Ouvi vários passos contra os cascalhos da trilha que dava para a pequena floresta particular em que me encontrava e logo pude ouvir também as vozes de Ronald e seus queridos amigos, que para mim já haviam morrido a tempos. Ainda sonolenta pude notar que falavam sobre mim e não demorou mais de meio segundo para saber que me procuravam.
Subi o mais rápido que pude a árvore que antes fora minha 'cama'. O prazer em frustra-los já tomava conta de todo o meu ser, eles realmente sabiam onde me encontrar.

-Ela sempre vem aqui.- ouvi a voz melodiosamente mais fina de Will.

-Últimamente todos tem andado irritados por aqui, não me admira a reação dela.
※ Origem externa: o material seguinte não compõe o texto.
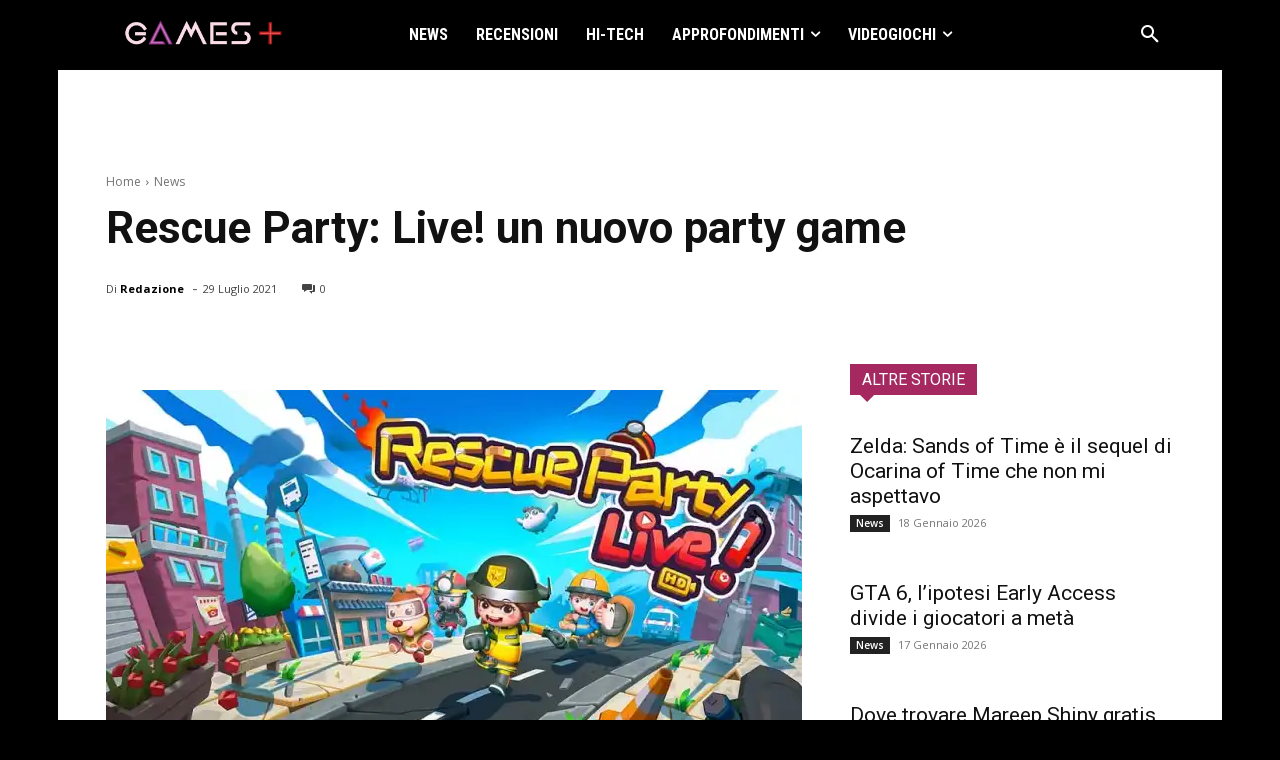

--- FILE ---
content_type: text/html; charset=utf-8
request_url: https://www.google.com/recaptcha/api2/aframe
body_size: 268
content:
<!DOCTYPE HTML><html><head><meta http-equiv="content-type" content="text/html; charset=UTF-8"></head><body><script nonce="9l7hR4CfAT53xwjj0PsTjw">/** Anti-fraud and anti-abuse applications only. See google.com/recaptcha */ try{var clients={'sodar':'https://pagead2.googlesyndication.com/pagead/sodar?'};window.addEventListener("message",function(a){try{if(a.source===window.parent){var b=JSON.parse(a.data);var c=clients[b['id']];if(c){var d=document.createElement('img');d.src=c+b['params']+'&rc='+(localStorage.getItem("rc::a")?sessionStorage.getItem("rc::b"):"");window.document.body.appendChild(d);sessionStorage.setItem("rc::e",parseInt(sessionStorage.getItem("rc::e")||0)+1);localStorage.setItem("rc::h",'1769034132039');}}}catch(b){}});window.parent.postMessage("_grecaptcha_ready", "*");}catch(b){}</script></body></html>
Ter que passar 24 horas por dia com a minha irmã também tira qualquer um dos eixos.- pude ver os cabelos negros de Ronald passarem através dos vãos que os galhos formavam. Eles me veriam se continuasse ali, por isso subi mais alguns galhos silenciosamente.

-Diga que me ofereço a passar os dias com sua irmã, não seria sacrifício algum. Nunca vi uma mulher tão maravilhosa!- identifiquei Ian assim que se pôs a falar com sua voz grave e sacana. Se ele soubesse o quanto a pequena princesa Alice fica abalada quando ele está por perto...

Algo me tirou a atenção da conversa que se seguia entre os rapazes. Um comboio de carros vinha na direção do palácio pela grande pista de pouso que contornava a montanha. Todos com bandeiras da família real original, a do Reino Unido. A maldita visita chegou.